Microsoft Interview Question
Guys..
There is one more clever way of doin it in one pass... this was given by my friend.. according to him..
start with 2 pointers at head and ptr1 stands at head and ptr2 moves 'n' nodes from head now move both the pointers with same speed until the ptr reahces the last node. now ptr1 points to the 'n'th node from last..delete it..
Pavankumar Bondugula.
Here is the solution in one pass
#include<stdio.h>
#include<stdlib.h>
struct node
{
int value;
node * next;
};
node * delete_kth(node *, int);
void main()
{
int i, n1=0,n2=0,k=0,val = 0;
node *temp, *head, *prev;
printf("Enter the no. of nodes in the link list\n");
scanf("%d", &n1);
printf("Enter the values of the link list in order\n");
scanf("%d", &val);
head = (node *) malloc(sizeof(node));
head->value = val;
head->next = NULL;
prev= head;
for(i=1;i<n1;i++)
{
scanf("%d", &val);
temp = (node *) malloc(sizeof(node));
temp->value = val;
temp->next = NULL;
prev->next = temp;
prev = temp;
}
printf("Enter the value of the kth node from last that u wanna delete\n");
scanf("%d",&k);
if(k>n1 || k<=0)
printf("Wong input\n");
//Taking care of the boundary condition where you only have one node in the list
else if(head->next == NULL)
head = NULL;
else
head = delete_kth(head,k);
temp = head;
while(temp)
{
printf("%d ",temp->value);
temp = temp->next;
}
}
node * delete_kth(node *head, int k)
{
int i;
node *first, *temp, *future;
temp = head;
first = head;
//If Head is NULL return
if(!head)
return NULL;
for(int i =0;i<k;i++)
temp = temp->next;
//Taking care of the boundary condition where k equals the length of the list
if(!temp)
{
future = head;
head = head->next;
delete(future);
return head;
}
while(temp->next)
{
first = first->next;
temp = temp->next;
}
future = first->next;
first->next = future->next;
delete(future);
return head;
}
One catch is that, given this kind of signature deleting the head node is difficult. The head pointer is just copied.

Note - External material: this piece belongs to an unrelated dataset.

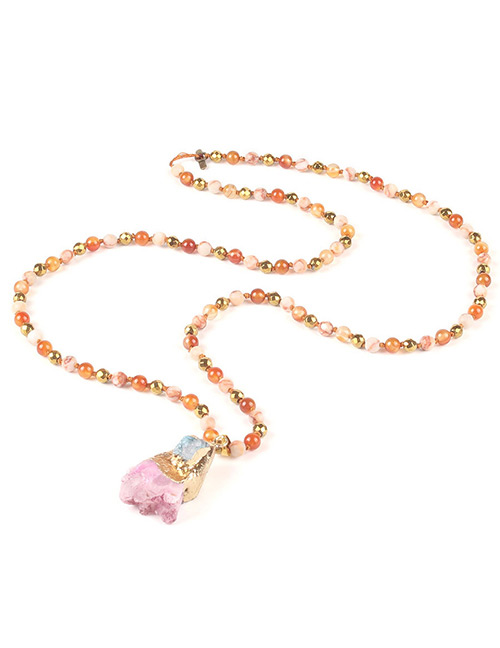Trendy Pink Beads&gemstone Decorated Long Necklace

So I would ask the interviewer that ideally the signature being node* deleteNode(node** head, int n) would be fine. Else if its the head node to be deleted, I need to copy the next node's value to it and proceed.
Asuming node definition as
- Pavan B October 24, 2006struct node
{
int data;
node *next;
};
My class definition is this way..
class linkedlist
{
public:
linkedlist();
void insertlast(const int);
void insertfirst(const int);
int deletelast();
int deletefirst();
int deletevalue(const int);
int deletenthlast(const int);
int lenght();
void print();
~linkedlist();
private:
node *first;
node *last;
};
Here is the code for deleting n-th node from last in linked list
int linkedlist::deletenthlast(const int n)
{
node *current,*previous=NULL,*nextnode=NULL;
int count=0,lenght=0;
current=first;
if(first==NULL)
{
cout<<"List is empty, no items to remove\n";
return 0;
}
current=first;
while(current!=NULL)
{
current=current->next;
lenght++;
}
current=first;
if(n>lenght)
{
cout<<"Requesting out of range element. Not possible\n";
return 0;
}
else if(n==lenght)
{
if(first==last && first!=NULL)
{
cout<<"Deleting the last item in the list\n";
first=NULL;
last=NULL;
return 0;
}
}
else if(n==1)
{
current=first;
while(current->next!=NULL)
{
previous=current;
current=current->next;
}
previous->next=NULL;
last=previous;
delete current;
return 0;
}
else
{
int i;
current=first;
count=lenght-n;
for(i=0;i<count;i++)
{
previous=current;
current=current->next;
nextnode=current->next;
}
previous->next=nextnode;
delete current;
return 0;
}
cout<<"End of method reached!!! This should not happen\n";
return 0;
}